In 2020 it stood at 1.19 children per woman.

In addition, the average age at which one has the first child is also being delayed year after year (31.2 in 2020).

They have fewer children and later each time.

"The reduction in births of babies conceived during confinement has been one of the largest in Europe," says Teresa Castro, demographer at the CSIC.

“It is logical: the suspension of assisted reproduction treatments, which normally account for around 9% of all births, was also added to the general uncertainty,” she maintains.

"After confinement, pregnancies have already resumed the same pattern as in previous years," she continues.

She acknowledges that at the beginning of the pandemic she was somewhat more pessimistic.

“We have the experience of the 2008 crisis, which was very negative for the birth rate, but now buffer measures have been applied such as the ERTE, the minimum vital income, the increase in the minimum wage… In the 2008 crisis, with the policy of austerity and cuts in public social services,

Many women had to take on the care of minors and dependents without support, which had a negative impact on the birth rate,” she explains.

"What happens now will depend on how the economy goes and what policies are adopted," she continues.

Although, given current trends, she believes that "the birth rate will continue to gradually decline."

Esteve is expectant for what may happen in the coming years.

Births will continue to fall, given the reduction in the size of the generations of childbearing age.
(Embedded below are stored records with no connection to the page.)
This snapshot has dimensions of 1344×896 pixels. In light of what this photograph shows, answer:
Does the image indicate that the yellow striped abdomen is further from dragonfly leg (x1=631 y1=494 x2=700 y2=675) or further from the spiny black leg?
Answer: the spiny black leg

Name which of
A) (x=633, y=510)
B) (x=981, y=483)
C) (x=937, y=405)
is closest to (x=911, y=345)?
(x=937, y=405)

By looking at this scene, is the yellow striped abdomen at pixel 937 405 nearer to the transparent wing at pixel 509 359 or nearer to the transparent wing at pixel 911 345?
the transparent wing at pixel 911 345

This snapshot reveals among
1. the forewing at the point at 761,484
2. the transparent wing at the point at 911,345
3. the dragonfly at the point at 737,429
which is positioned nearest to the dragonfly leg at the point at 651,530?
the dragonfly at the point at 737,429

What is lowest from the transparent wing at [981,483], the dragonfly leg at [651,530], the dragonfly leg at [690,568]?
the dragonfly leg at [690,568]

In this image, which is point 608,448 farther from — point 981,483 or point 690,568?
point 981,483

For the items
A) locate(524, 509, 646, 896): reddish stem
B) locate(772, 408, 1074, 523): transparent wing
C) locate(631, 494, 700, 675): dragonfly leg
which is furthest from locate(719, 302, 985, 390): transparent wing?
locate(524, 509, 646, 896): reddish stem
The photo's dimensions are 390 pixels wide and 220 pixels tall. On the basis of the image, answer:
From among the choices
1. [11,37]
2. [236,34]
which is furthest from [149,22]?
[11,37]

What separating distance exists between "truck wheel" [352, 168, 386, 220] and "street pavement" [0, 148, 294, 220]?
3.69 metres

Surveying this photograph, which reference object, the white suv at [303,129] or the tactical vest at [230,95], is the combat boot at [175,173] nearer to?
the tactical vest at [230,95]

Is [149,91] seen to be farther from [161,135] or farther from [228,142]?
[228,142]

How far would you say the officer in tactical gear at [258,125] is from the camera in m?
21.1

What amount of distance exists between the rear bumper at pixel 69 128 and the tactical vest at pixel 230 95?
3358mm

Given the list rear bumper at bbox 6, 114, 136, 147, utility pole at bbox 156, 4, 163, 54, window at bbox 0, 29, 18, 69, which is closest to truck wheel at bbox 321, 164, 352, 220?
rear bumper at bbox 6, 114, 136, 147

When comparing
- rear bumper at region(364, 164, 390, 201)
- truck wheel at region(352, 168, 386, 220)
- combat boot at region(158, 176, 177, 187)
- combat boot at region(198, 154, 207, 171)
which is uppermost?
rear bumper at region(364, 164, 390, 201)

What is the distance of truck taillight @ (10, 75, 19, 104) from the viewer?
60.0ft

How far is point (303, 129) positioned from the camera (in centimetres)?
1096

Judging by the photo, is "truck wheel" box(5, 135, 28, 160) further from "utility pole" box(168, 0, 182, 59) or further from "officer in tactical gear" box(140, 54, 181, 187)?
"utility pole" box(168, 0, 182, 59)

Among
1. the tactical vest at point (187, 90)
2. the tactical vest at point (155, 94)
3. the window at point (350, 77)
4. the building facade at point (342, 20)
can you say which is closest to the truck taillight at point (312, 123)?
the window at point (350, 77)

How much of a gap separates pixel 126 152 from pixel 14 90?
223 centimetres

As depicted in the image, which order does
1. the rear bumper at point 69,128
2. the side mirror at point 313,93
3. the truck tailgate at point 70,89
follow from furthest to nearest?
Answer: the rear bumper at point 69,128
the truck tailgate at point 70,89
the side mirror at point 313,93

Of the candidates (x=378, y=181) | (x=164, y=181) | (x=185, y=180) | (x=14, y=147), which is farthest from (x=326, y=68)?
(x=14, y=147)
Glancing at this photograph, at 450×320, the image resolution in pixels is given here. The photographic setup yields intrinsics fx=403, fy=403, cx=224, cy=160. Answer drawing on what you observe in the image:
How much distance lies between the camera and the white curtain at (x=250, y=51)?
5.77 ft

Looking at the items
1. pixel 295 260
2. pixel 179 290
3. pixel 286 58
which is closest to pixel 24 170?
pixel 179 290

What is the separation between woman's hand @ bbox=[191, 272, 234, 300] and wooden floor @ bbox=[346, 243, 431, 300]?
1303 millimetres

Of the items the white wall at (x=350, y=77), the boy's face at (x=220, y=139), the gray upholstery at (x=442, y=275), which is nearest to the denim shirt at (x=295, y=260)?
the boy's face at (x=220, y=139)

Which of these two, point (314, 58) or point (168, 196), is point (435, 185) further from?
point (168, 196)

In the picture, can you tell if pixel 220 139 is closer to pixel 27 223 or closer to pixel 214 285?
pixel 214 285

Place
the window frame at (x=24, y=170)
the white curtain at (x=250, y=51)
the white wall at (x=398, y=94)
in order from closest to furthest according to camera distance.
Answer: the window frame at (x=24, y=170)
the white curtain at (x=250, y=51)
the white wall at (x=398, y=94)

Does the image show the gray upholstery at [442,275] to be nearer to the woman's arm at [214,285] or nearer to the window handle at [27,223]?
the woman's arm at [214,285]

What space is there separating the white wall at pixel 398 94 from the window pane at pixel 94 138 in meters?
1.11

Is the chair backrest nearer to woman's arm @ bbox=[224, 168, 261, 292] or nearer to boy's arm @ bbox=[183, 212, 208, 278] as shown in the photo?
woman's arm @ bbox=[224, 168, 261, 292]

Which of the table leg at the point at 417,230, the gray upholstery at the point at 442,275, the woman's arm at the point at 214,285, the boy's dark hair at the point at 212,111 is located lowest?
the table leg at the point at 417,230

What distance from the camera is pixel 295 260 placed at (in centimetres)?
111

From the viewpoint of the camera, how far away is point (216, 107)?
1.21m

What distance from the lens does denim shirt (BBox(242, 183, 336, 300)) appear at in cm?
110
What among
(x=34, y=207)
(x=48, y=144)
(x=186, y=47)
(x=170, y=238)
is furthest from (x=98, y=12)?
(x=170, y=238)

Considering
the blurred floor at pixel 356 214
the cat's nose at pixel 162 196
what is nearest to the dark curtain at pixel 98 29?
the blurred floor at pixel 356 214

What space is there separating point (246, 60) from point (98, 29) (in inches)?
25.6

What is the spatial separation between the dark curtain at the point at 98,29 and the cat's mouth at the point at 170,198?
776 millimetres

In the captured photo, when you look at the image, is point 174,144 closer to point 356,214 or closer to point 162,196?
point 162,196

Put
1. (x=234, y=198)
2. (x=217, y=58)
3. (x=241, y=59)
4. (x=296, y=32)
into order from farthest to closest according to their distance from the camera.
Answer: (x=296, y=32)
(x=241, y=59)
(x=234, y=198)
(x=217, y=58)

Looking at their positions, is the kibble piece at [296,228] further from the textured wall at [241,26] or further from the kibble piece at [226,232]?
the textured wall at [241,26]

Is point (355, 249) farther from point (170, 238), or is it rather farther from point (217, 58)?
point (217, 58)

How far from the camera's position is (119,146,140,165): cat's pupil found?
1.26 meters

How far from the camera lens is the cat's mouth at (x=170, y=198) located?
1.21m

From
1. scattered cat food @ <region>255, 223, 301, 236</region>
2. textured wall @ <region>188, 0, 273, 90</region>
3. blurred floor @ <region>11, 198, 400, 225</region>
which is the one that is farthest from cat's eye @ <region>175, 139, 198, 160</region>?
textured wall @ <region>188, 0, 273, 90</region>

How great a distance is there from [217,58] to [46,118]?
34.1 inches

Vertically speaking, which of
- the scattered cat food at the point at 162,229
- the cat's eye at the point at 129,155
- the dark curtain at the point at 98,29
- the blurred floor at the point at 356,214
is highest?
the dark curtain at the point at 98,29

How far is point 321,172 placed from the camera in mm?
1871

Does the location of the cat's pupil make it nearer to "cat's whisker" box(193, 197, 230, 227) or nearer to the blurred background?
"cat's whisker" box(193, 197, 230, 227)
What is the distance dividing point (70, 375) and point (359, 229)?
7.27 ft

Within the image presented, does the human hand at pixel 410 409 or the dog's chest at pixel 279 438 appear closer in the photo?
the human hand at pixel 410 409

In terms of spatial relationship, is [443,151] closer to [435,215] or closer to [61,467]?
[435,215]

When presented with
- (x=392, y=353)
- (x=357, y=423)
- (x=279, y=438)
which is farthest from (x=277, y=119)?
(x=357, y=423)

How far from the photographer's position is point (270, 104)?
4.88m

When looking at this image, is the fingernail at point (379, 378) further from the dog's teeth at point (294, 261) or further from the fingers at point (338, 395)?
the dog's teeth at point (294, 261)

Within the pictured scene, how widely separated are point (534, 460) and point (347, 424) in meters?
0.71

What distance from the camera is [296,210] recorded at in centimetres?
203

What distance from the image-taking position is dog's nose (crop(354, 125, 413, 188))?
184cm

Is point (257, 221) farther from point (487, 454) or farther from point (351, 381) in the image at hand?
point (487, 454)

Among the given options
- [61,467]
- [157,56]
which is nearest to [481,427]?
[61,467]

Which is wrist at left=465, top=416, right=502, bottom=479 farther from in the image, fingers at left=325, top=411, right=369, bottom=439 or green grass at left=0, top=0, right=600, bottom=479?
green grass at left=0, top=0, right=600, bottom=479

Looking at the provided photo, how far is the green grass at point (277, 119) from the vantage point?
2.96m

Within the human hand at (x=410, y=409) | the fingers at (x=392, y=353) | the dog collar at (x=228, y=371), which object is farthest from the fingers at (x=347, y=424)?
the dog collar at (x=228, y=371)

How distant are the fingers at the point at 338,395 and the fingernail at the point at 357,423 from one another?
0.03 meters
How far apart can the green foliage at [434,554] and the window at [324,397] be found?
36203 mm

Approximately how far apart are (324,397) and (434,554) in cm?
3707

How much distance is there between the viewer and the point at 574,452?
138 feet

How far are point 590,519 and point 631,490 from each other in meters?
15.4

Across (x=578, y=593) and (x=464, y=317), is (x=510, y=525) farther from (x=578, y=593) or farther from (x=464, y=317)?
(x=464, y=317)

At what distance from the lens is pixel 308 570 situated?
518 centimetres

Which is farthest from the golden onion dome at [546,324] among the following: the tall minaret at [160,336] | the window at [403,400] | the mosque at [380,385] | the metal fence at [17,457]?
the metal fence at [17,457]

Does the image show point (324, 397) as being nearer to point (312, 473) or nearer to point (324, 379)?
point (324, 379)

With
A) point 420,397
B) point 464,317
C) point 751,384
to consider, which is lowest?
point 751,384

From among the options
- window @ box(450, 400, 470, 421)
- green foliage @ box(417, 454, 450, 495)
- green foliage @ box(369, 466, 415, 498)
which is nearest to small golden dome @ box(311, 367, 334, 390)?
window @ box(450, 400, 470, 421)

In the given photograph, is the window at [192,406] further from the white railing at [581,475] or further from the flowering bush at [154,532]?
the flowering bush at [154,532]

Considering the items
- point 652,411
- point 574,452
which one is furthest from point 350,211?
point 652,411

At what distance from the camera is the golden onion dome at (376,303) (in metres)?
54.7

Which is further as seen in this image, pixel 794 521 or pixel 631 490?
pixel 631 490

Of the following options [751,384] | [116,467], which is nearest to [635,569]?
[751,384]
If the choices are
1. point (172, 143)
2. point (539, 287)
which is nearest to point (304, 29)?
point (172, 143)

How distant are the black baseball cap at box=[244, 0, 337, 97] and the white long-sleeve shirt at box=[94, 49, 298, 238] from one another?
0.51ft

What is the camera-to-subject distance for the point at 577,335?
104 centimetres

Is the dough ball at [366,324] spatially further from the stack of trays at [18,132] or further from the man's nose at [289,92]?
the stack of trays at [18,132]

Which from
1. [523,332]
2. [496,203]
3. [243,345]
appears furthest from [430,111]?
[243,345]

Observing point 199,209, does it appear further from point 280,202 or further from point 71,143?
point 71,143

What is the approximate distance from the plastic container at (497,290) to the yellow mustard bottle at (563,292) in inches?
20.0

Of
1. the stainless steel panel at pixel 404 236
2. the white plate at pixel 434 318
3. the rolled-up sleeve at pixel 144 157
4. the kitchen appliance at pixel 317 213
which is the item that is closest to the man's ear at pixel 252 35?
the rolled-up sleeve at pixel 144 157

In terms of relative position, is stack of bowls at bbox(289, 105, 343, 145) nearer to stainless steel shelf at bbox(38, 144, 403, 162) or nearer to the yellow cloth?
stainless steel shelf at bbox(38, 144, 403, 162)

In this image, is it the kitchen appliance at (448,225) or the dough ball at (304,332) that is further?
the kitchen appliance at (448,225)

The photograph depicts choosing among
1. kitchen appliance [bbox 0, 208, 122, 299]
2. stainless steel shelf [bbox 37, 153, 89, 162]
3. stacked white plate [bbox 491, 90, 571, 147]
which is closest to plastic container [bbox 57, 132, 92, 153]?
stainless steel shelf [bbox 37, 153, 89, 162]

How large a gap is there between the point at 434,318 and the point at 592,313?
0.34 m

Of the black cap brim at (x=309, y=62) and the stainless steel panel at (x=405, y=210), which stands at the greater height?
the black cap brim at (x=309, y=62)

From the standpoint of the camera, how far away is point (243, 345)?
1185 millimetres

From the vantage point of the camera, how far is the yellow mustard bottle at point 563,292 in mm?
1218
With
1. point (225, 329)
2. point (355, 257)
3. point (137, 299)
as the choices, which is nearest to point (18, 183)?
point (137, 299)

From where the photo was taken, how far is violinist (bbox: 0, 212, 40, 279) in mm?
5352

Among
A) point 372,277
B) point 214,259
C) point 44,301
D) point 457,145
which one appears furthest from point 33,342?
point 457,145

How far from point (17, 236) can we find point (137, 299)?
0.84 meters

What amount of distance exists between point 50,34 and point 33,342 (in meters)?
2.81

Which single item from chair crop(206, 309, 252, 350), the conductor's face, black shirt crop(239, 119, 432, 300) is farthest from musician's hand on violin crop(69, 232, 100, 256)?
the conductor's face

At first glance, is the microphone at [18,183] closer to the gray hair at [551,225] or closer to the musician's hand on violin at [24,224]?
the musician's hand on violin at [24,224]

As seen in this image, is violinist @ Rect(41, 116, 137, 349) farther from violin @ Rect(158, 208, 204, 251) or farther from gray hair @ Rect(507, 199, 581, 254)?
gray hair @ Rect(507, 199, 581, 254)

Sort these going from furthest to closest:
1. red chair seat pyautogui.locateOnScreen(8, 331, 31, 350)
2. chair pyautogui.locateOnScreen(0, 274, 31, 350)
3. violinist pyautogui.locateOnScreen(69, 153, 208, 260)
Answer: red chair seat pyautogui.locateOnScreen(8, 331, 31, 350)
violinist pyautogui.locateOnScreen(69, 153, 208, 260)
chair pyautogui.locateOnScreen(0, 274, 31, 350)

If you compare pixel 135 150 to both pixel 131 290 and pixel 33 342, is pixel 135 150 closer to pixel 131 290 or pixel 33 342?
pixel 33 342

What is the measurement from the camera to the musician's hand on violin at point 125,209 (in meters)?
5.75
The key is in fertility, she believes.

“To have children, many conditions must be met.

The most immediate effect of the coronavirus was seen in people who were already very close to having offspring, who were perhaps undergoing assisted reproduction treatments and had to interrupt them, or people who, out of fear, decided to postpone their decision.

That effect is very striking in the first months, as seen in the birth figures, ”she says.

“But if the pandemic has meant that many people have not been able to find a partner with the fluidity with which they found before, emancipate themselves as they would have done, or if their working conditions have worsened... this will not be noticeable in 2021.

The medium or long-term effect on fertility will be noticed in 2022 or 2023. It will not be seen in a specific month.

It is something that will adapt to the difficulties that already existed”.

And to the trends that have been seen in the country for years.

A later emancipation, children of increasingly older mothers, families with fewer descendants.